Declassified documents show that the US Central Intelligence Agency was told in 1964 that Indian freedom fighter Subhash Chandra Bose survived an air crash in 1945, a newspaper reported on Thursday.

The Hindustan Times said that in 1964 the CIA was "talking of the possibility" of Bose's return to India, although he was believed to have died in Taiwan in the crash while flying to Japan.

The report follows a 15-day probe into one of India's most enduring sagas - the mystery death of Bose, an ardent nationalist immortalised by his war cry "Jai Hind."

Bose's death, although then officially confirmed by Japan, has remained an enigma despite at least three inquiries by the Indian government.

Many of his admirers believe he might be alive. If true, he would be 105 years old.

"Even at the US secretary of state level, no one believed that Bose had died in the air crash," the Hindustan Times said. "Documents show that the secret service was not convinced of the veracity of the official Japanese version."

Quoting extensively from declassified CIA documents, it said even 11 months after the August 1945 crash, the agency said there was no information to confirm that Bose had indeed died.

The CIA, then called the Office of Strategic Service, was on Bose's tail since his daring escape from house arrest in Calcutta in 1941 during the British Raj, the daily said.

It said that in May 1946 - just before India's Independence - a CIA agent wrote to the US secretary of state saying he had been told that "should (Bose) return to the country, trouble would result which would be extremely difficult to quell."

In February 1964, the agency interviewed a former agent of the British Counter Intelligence Corps, whose name is censored in the declassified documents and who suggested Bose could have been alive in 1964.

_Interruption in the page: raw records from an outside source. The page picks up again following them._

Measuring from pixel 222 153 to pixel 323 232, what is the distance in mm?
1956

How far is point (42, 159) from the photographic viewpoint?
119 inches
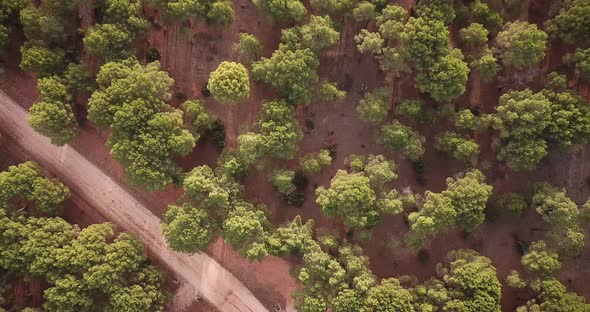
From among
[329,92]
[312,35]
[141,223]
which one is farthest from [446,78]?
[141,223]

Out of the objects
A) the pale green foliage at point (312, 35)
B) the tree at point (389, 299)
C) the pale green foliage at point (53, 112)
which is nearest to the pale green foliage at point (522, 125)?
the tree at point (389, 299)

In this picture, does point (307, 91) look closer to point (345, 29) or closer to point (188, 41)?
point (345, 29)

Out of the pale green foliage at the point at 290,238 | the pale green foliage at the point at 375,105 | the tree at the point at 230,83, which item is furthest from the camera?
the pale green foliage at the point at 375,105

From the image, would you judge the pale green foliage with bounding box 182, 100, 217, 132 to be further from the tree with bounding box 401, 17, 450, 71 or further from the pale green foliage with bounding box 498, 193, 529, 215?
the pale green foliage with bounding box 498, 193, 529, 215

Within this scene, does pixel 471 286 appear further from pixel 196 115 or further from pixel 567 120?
pixel 196 115

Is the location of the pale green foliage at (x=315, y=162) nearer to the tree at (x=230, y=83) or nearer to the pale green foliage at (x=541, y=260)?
the tree at (x=230, y=83)
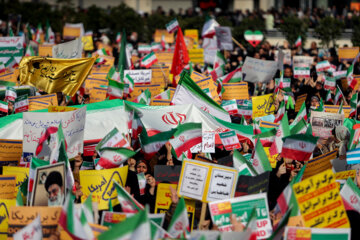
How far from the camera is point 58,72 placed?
12.6 m

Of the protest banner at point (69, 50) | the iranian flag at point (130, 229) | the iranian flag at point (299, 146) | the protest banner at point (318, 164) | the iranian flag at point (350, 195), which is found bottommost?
the iranian flag at point (350, 195)

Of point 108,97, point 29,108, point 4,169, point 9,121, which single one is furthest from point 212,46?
point 4,169

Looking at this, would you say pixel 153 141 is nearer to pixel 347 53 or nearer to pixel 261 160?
pixel 261 160

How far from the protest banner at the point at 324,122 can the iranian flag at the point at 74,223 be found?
514cm

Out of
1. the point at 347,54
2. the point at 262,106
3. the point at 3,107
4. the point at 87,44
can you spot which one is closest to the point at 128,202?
the point at 3,107

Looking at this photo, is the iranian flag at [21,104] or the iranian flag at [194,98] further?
the iranian flag at [21,104]

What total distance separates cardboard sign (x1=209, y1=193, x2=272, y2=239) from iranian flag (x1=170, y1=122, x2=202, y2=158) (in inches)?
93.6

"There now exists a strong possibility that Bose is leading a religious group undermining the current (Jawaharlal) Nehru government," the CIA had said. Nehru, India's first prime minister, who had differed with Bose, died in May 1964.

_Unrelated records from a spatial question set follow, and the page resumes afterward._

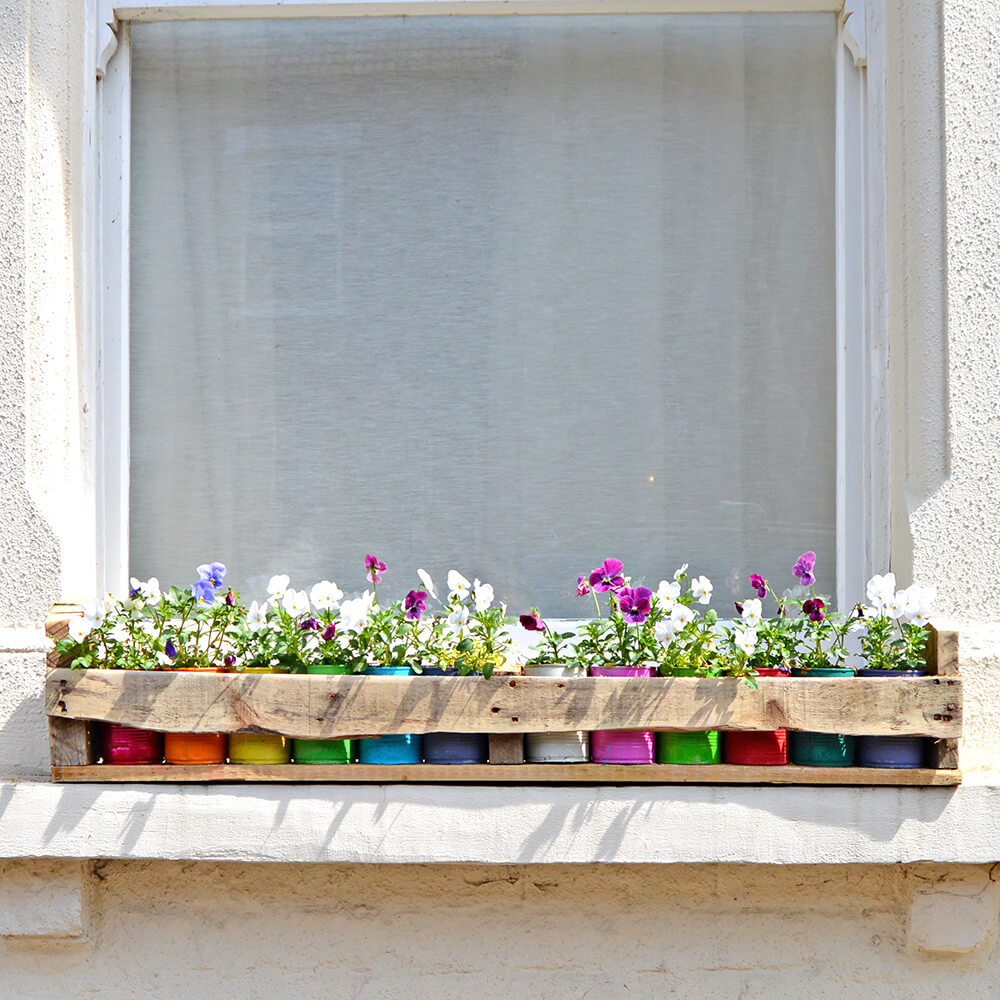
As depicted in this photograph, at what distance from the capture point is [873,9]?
8.40 ft

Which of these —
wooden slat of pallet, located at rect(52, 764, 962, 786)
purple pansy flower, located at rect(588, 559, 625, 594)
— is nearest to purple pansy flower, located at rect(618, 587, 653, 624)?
purple pansy flower, located at rect(588, 559, 625, 594)

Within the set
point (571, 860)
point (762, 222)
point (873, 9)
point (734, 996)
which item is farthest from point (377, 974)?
point (873, 9)

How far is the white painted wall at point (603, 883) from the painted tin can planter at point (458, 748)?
283 millimetres

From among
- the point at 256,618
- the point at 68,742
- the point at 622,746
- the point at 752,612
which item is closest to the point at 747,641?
the point at 752,612

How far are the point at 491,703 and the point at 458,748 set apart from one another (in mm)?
124

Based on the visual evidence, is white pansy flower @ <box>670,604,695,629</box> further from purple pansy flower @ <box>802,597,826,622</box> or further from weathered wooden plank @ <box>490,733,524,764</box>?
weathered wooden plank @ <box>490,733,524,764</box>

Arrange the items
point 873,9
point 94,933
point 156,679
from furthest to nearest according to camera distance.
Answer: point 873,9 < point 94,933 < point 156,679

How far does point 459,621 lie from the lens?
2.29m

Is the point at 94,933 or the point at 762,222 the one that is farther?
the point at 762,222

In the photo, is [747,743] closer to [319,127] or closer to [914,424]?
[914,424]

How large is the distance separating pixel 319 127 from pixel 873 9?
125 centimetres

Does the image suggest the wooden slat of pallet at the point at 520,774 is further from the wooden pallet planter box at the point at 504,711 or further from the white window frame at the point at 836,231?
the white window frame at the point at 836,231

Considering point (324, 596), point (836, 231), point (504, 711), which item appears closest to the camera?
point (504, 711)

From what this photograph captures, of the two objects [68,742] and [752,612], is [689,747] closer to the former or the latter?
[752,612]
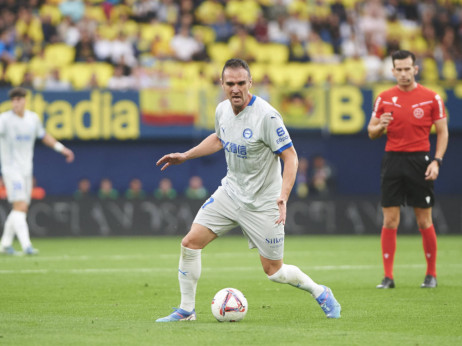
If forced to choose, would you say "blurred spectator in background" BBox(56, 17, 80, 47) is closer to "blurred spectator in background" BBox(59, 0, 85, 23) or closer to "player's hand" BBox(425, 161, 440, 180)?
"blurred spectator in background" BBox(59, 0, 85, 23)

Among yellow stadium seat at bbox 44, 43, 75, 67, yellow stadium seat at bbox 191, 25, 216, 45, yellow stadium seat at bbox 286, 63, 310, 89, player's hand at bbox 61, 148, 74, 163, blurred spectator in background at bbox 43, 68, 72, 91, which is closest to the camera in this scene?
player's hand at bbox 61, 148, 74, 163

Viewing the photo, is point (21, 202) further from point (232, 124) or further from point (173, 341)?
point (173, 341)

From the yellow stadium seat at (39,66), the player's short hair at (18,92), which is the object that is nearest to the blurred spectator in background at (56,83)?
the yellow stadium seat at (39,66)

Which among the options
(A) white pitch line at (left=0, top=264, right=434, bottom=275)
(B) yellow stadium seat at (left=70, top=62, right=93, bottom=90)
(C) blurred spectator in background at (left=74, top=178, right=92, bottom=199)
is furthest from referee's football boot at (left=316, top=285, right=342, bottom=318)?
(B) yellow stadium seat at (left=70, top=62, right=93, bottom=90)

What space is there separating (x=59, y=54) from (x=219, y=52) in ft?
13.7

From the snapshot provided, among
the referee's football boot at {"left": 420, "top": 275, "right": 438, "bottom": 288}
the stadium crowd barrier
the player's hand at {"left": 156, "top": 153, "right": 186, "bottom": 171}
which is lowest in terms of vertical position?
the stadium crowd barrier

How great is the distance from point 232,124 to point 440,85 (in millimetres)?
15198

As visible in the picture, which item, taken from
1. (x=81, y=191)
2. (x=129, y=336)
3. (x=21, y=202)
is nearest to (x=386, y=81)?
(x=81, y=191)

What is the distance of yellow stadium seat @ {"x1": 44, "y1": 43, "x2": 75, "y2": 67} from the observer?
2183 cm

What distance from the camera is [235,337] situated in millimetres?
6383

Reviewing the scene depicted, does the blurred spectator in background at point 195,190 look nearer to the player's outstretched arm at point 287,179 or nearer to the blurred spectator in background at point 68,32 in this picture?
the blurred spectator in background at point 68,32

The British agent suggested his story "be presented to the proper persons in the agency for evaluation and to alert those concerned of the previously mentioned possibility (Bose leading the group)."

The Hindustan Times launched a probe into Bose's mystery death last month saying declassified research papers and files in Russia suggest that Bose was alive in 1946, a year after his reported death.

Bose, born January 23, 1897, became an electrifying presence on the Indian political scene by the 1930s. He took on Mahatma Gandhi, who was passionately devoted to non-violence unlike the militant Bose, who saw nothing wrong in seeking any help from anyone to end the British Raj.

Under pressure over his differences with Gandhi, Bose quit the Congress party and founded the centre-left Forward Bloc. Jailed by the British, he escaped from Calcutta and went to Germany, where he enlisted Hitler's help to take on the British during the Second World War.

With German help, Bose sailed in a submarine to Singapore, where he founded the now famed Indian National Army, which comprised of Indian soldiers who had surrendered to Japan in Southeast Asia.

The INA marched into British India, but was routed in Manipur and retreated amid heavy losses.

Two days after Japan announced on August 15, 1945, that it was surrendering, Bose took a plane from Saigon. Five days later, Radio Tokyo announced that Bose had died in an air crash in Taiwan, then known as Formosa, on August 18.

But many argued he might have faked the accident in order to escape the British and team up with Stalin to carry on the fight against the Raj.

Although at least three probes ordered by the Indian government between 1956 and 1999 concluded that Bose, popularly called Netaji, did die in the plane crash, many Indians refused to believe he perished that day.